Items

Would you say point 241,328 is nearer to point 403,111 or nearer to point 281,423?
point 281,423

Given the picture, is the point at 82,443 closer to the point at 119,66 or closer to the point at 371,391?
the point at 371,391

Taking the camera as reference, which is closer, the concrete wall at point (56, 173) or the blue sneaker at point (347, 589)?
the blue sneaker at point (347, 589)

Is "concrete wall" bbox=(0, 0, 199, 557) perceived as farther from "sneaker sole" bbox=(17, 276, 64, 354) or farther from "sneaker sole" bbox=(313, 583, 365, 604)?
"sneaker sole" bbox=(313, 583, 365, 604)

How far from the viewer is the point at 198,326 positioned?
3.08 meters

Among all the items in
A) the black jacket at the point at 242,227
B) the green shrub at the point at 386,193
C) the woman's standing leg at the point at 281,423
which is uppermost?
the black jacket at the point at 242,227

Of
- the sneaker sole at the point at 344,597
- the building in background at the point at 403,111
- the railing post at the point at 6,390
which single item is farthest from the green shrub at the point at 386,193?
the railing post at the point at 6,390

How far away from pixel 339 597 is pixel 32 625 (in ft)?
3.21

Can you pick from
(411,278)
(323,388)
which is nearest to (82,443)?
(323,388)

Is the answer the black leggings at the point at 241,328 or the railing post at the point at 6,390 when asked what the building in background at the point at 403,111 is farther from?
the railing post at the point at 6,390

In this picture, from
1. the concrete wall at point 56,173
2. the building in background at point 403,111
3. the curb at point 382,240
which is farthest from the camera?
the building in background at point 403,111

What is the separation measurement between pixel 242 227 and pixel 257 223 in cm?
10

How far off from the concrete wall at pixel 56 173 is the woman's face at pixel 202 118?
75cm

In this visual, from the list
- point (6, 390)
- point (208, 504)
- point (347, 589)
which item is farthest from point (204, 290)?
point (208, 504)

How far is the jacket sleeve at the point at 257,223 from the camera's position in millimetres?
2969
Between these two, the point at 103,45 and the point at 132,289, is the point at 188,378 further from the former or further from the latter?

Required task
Copy all of the entries above character for character, keeping every line break and blank line in place.

Answer in full
Would you say point 241,328 is nearer to point 403,111 or nearer to point 281,423?
point 281,423

Given the picture, is the point at 82,443 closer to the point at 119,66 or closer to the point at 371,391?
the point at 371,391

Taking the camera as reference, which is closer, the concrete wall at point (56, 173) or the blue sneaker at point (347, 589)?
the blue sneaker at point (347, 589)

Is "concrete wall" bbox=(0, 0, 199, 557) perceived as farther from "sneaker sole" bbox=(17, 276, 64, 354) or farther from "sneaker sole" bbox=(313, 583, 365, 604)?
"sneaker sole" bbox=(313, 583, 365, 604)

How far from the viewer is the point at 198,326 positioned?
3.08 meters

Among all the items in
A) the black jacket at the point at 242,227
B) the green shrub at the point at 386,193
C) the woman's standing leg at the point at 281,423
which is uppermost?
the black jacket at the point at 242,227

Of
- the sneaker sole at the point at 344,597
- the building in background at the point at 403,111
- the railing post at the point at 6,390
which single item is farthest from the green shrub at the point at 386,193?
the railing post at the point at 6,390

How far away from pixel 339 597 is pixel 32 625 (in ft)?
3.21

Can you pick from
(411,278)
(323,388)
which is nearest to (82,443)?
(323,388)

Is the answer the black leggings at the point at 241,328 or the railing post at the point at 6,390 when asked what the building in background at the point at 403,111 is farther from?
the railing post at the point at 6,390

In this picture, from
1. the concrete wall at point 56,173
2. the building in background at point 403,111
3. the curb at point 382,240
which is farthest from the camera?
the building in background at point 403,111

What is the separation measurement between pixel 242 227 and pixel 257 223 in cm?
10

How far off from the concrete wall at pixel 56 173 is the woman's face at pixel 202 118?
75cm

In this visual, from the list
- point (6, 390)
- point (208, 504)
- point (347, 589)
which item is farthest from point (204, 290)?
point (208, 504)

How far is the jacket sleeve at the point at 257,223 from the camera's position in millimetres?
2969
Between these two, the point at 103,45 and the point at 132,289, is the point at 188,378 further from the former or further from the latter?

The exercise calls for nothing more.